▶ **What is required**:
Format the lines below as a JSON list of strings with one string per line, leaving out the blank lines.
[start of Records provided]
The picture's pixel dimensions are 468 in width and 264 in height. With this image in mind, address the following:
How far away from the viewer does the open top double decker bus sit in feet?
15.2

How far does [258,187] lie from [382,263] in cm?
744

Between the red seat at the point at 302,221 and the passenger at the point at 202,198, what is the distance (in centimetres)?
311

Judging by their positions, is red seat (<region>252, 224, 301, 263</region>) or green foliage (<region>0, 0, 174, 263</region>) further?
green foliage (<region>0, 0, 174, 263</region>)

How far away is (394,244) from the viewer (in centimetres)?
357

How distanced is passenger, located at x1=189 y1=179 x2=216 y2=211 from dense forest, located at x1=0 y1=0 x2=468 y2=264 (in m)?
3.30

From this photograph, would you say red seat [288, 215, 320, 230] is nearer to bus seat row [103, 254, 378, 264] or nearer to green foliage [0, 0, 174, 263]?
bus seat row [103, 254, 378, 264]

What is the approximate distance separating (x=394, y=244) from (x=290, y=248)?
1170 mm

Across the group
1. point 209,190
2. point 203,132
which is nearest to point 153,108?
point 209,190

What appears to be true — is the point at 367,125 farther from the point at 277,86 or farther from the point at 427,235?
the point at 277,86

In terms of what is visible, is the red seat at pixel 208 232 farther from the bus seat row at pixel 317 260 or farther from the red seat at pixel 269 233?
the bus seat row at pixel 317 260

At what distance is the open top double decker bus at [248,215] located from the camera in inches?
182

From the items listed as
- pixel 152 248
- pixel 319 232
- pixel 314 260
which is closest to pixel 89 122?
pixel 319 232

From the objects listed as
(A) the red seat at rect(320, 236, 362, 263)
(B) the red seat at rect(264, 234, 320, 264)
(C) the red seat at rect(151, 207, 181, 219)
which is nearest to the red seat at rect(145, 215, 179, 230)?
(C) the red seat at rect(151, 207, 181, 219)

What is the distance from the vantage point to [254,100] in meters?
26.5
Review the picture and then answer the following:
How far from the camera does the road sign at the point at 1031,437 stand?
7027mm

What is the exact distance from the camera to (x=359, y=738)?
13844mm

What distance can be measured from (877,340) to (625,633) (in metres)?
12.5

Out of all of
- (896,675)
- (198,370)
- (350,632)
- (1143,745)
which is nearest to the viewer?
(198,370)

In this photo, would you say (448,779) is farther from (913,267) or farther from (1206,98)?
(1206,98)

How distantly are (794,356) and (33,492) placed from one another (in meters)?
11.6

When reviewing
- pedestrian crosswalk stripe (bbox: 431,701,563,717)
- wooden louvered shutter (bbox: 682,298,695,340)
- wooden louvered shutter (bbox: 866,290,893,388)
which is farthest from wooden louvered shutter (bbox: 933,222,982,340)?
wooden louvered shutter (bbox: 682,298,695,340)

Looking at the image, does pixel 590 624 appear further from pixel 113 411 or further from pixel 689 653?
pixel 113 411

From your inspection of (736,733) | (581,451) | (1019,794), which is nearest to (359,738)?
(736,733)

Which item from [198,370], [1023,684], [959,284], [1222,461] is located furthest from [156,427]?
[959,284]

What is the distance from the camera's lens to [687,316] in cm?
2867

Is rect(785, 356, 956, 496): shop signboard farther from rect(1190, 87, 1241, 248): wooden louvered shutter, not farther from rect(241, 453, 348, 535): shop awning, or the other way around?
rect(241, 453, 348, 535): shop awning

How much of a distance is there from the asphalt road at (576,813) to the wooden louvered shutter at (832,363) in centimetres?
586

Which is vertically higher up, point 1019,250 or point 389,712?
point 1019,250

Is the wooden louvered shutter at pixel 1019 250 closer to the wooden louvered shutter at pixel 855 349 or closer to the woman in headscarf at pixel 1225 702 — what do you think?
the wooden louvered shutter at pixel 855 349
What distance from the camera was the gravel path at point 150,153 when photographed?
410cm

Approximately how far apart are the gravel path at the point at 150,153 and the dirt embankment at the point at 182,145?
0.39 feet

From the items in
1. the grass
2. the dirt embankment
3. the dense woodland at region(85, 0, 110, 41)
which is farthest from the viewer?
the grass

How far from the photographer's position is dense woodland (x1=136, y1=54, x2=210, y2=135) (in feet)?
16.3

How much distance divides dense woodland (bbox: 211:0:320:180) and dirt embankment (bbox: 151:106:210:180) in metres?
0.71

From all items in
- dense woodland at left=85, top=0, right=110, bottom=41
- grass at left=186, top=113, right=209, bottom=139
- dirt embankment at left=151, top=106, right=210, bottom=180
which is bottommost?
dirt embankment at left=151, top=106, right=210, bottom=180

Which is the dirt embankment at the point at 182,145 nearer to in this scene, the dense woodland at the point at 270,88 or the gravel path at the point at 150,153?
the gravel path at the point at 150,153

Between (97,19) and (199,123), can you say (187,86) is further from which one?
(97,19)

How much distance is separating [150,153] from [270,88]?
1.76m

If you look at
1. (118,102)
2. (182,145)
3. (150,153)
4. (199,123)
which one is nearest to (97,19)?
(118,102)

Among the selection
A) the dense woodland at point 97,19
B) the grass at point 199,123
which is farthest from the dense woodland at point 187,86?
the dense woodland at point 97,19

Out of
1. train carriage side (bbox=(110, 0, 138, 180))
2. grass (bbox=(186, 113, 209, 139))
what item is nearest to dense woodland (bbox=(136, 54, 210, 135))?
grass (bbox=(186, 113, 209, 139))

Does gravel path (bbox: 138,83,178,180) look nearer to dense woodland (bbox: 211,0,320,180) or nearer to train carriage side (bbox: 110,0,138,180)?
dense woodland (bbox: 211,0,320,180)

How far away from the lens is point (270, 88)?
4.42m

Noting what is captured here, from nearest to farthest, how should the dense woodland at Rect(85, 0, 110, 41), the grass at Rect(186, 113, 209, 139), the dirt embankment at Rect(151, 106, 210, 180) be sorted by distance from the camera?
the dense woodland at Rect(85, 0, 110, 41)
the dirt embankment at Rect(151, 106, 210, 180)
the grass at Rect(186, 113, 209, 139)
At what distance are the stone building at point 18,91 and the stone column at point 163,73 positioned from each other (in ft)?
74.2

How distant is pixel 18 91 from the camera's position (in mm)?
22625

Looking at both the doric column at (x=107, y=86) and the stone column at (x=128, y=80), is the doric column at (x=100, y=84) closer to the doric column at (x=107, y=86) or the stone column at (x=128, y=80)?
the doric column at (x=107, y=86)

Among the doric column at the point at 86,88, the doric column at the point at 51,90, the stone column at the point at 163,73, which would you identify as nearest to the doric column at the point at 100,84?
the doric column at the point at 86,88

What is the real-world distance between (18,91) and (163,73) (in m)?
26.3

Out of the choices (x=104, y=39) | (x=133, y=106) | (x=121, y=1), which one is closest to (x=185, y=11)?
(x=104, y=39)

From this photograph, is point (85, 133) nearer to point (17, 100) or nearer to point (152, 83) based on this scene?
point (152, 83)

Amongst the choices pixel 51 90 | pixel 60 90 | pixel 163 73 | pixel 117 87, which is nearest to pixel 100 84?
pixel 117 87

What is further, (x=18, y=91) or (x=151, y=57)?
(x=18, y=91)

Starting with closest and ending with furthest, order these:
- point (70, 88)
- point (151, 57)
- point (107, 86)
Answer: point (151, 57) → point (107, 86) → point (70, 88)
[end of Records provided]
▶ **Response for this exercise**:
[
  "The picture's pixel dimensions are 468 in width and 264 in height. With this image in mind, address the following:",
  "How far away from the viewer does the open top double decker bus sit in feet?",
  "15.2",
  "How far does [258,187] lie from [382,263] in cm?",
  "744",
  "Between the red seat at the point at 302,221 and the passenger at the point at 202,198, what is the distance (in centimetres)?",
  "311",
  "Judging by their positions, is red seat (<region>252, 224, 301, 263</region>) or green foliage (<region>0, 0, 174, 263</region>) further?",
  "green foliage (<region>0, 0, 174, 263</region>)",
  "How far away is (394,244) from the viewer (in centimetres)?",
  "357",
  "How distanced is passenger, located at x1=189 y1=179 x2=216 y2=211 from dense forest, located at x1=0 y1=0 x2=468 y2=264 (in m)?",
  "3.30",
  "From this photograph, would you say red seat [288, 215, 320, 230] is nearer to bus seat row [103, 254, 378, 264] or nearer to green foliage [0, 0, 174, 263]?",
  "bus seat row [103, 254, 378, 264]",
  "What is the approximate distance separating (x=394, y=244) from (x=290, y=248)?",
  "1170 mm",
  "Across the group",
  "1. point 209,190",
  "2. point 203,132",
  "which is nearest to point 153,108?",
  "point 209,190",
  "What appears to be true — is the point at 367,125 farther from the point at 277,86 or farther from the point at 427,235?",
  "the point at 277,86",
  "In terms of what is visible, is the red seat at pixel 208 232 farther from the bus seat row at pixel 317 260 or farther from the red seat at pixel 269 233?",
  "the bus seat row at pixel 317 260",
  "At what distance is the open top double decker bus at [248,215] located from the camera in inches?",
  "182",
  "From the items listed as",
  "- pixel 152 248",
  "- pixel 319 232",
  "- pixel 314 260",
  "which is closest to pixel 89 122?",
  "pixel 319 232",
  "From the objects listed as",
  "(A) the red seat at rect(320, 236, 362, 263)",
  "(B) the red seat at rect(264, 234, 320, 264)",
  "(C) the red seat at rect(151, 207, 181, 219)",
  "which is nearest to the red seat at rect(145, 215, 179, 230)?",
  "(C) the red seat at rect(151, 207, 181, 219)",
  "What is the distance from the vantage point to [254,100] in meters?",
  "26.5",
  "Review the picture and then answer the following:",
  "How far from the camera does the road sign at the point at 1031,437 stand?",
  "7027mm",
  "What is the exact distance from the camera to (x=359, y=738)?",
  "13844mm",
  "What distance can be measured from (877,340) to (625,633) (in metres)?",
  "12.5",
  "Out of all of",
  "- (896,675)",
  "- (198,370)",
  "- (350,632)",
  "- (1143,745)",
  "which is nearest to the viewer?",
  "(198,370)",
  "In this photo, would you say (448,779) is farther from (913,267) or farther from (1206,98)?",
  "(1206,98)",
  "How distantly are (794,356) and (33,492) placed from one another (in meters)?",
  "11.6",
  "When reviewing",
  "- pedestrian crosswalk stripe (bbox: 431,701,563,717)",
  "- wooden louvered shutter (bbox: 682,298,695,340)",
  "- wooden louvered shutter (bbox: 866,290,893,388)",
  "which is farthest from wooden louvered shutter (bbox: 933,222,982,340)?",
  "wooden louvered shutter (bbox: 682,298,695,340)",
  "Looking at the image, does pixel 590 624 appear further from pixel 113 411 or further from pixel 689 653?",
  "pixel 113 411",
  "From your inspection of (736,733) | (581,451) | (1019,794), which is nearest to (359,738)?",
  "(736,733)",
  "Which item from [198,370], [1023,684], [959,284], [1222,461] is located furthest from [156,427]?",
  "[959,284]",
  "What is the distance from the camera's lens to [687,316] in cm?",
  "2867",
  "Is rect(785, 356, 956, 496): shop signboard farther from rect(1190, 87, 1241, 248): wooden louvered shutter, not farther from rect(241, 453, 348, 535): shop awning, or the other way around?",
  "rect(241, 453, 348, 535): shop awning",
  "How much of a distance is there from the asphalt road at (576,813) to the wooden louvered shutter at (832,363) in centimetres?",
  "586",
  "Which is vertically higher up, point 1019,250 or point 389,712?",
  "point 1019,250",
  "Is the wooden louvered shutter at pixel 1019 250 closer to the wooden louvered shutter at pixel 855 349 or closer to the woman in headscarf at pixel 1225 702 — what do you think?",
  "the wooden louvered shutter at pixel 855 349",
  "What distance from the camera was the gravel path at point 150,153 when photographed?",
  "410cm",
  "Approximately how far apart are the gravel path at the point at 150,153 and the dirt embankment at the point at 182,145?",
  "0.39 feet",
  "From the items in",
  "1. the grass",
  "2. the dirt embankment",
  "3. the dense woodland at region(85, 0, 110, 41)",
  "which is farthest from the viewer?",
  "the grass",
  "How far from the photographer's position is dense woodland (x1=136, y1=54, x2=210, y2=135) (in feet)?",
  "16.3",
  "How much distance divides dense woodland (bbox: 211:0:320:180) and dirt embankment (bbox: 151:106:210:180) in metres?",
  "0.71",
  "From all items in",
  "- dense woodland at left=85, top=0, right=110, bottom=41",
  "- grass at left=186, top=113, right=209, bottom=139",
  "- dirt embankment at left=151, top=106, right=210, bottom=180",
  "which is bottommost?",
  "dirt embankment at left=151, top=106, right=210, bottom=180",
  "Which is the dirt embankment at the point at 182,145 nearer to in this scene, the dense woodland at the point at 270,88 or the gravel path at the point at 150,153?",
  "the gravel path at the point at 150,153",
  "Between (97,19) and (199,123), can you say (187,86) is further from which one?",
  "(97,19)",
  "How much distance is separating [150,153] from [270,88]?",
  "1.76m",
  "If you look at",
  "1. (118,102)",
  "2. (182,145)",
  "3. (150,153)",
  "4. (199,123)",
  "which one is nearest to (97,19)?",
  "(118,102)",
  "Among the selection",
  "A) the dense woodland at point 97,19",
  "B) the grass at point 199,123",
  "which is farthest from the dense woodland at point 187,86?",
  "the dense woodland at point 97,19",
  "Out of",
  "1. train carriage side (bbox=(110, 0, 138, 180))",
  "2. grass (bbox=(186, 113, 209, 139))",
  "what item is nearest to dense woodland (bbox=(136, 54, 210, 135))?",
  "grass (bbox=(186, 113, 209, 139))",
  "Does gravel path (bbox: 138,83,178,180) look nearer to dense woodland (bbox: 211,0,320,180) or nearer to train carriage side (bbox: 110,0,138,180)?",
  "dense woodland (bbox: 211,0,320,180)",
  "How far away from the lens is point (270, 88)?",
  "4.42m",
  "Noting what is captured here, from nearest to farthest, how should the dense woodland at Rect(85, 0, 110, 41), the grass at Rect(186, 113, 209, 139), the dirt embankment at Rect(151, 106, 210, 180) be sorted by distance from the camera?",
  "the dense woodland at Rect(85, 0, 110, 41)",
  "the dirt embankment at Rect(151, 106, 210, 180)",
  "the grass at Rect(186, 113, 209, 139)",
  "At what distance are the stone building at point 18,91 and the stone column at point 163,73 positioned from each other (in ft)?",
  "74.2",
  "How distant is pixel 18 91 from the camera's position (in mm)?",
  "22625",
  "Looking at both the doric column at (x=107, y=86) and the stone column at (x=128, y=80), is the doric column at (x=100, y=84) closer to the doric column at (x=107, y=86) or the stone column at (x=128, y=80)?",
  "the doric column at (x=107, y=86)",
  "Among the doric column at the point at 86,88, the doric column at the point at 51,90, the stone column at the point at 163,73, which would you identify as nearest to the doric column at the point at 100,84?",
  "the doric column at the point at 86,88",
  "What is the real-world distance between (18,91) and (163,73) (in m)?",
  "26.3",
  "Out of the choices (x=104, y=39) | (x=133, y=106) | (x=121, y=1), which one is closest to (x=185, y=11)?",
  "(x=104, y=39)",
  "From this photograph, is point (85, 133) nearer to point (17, 100) or nearer to point (152, 83) based on this scene?",
  "point (152, 83)",
  "Amongst the choices pixel 51 90 | pixel 60 90 | pixel 163 73 | pixel 117 87, which is nearest to pixel 100 84?",
  "pixel 117 87",
  "What is further, (x=18, y=91) or (x=151, y=57)?",
  "(x=18, y=91)",
  "Starting with closest and ending with furthest, order these:",
  "- point (70, 88)",
  "- point (151, 57)",
  "- point (107, 86)",
  "Answer: point (151, 57) → point (107, 86) → point (70, 88)"
]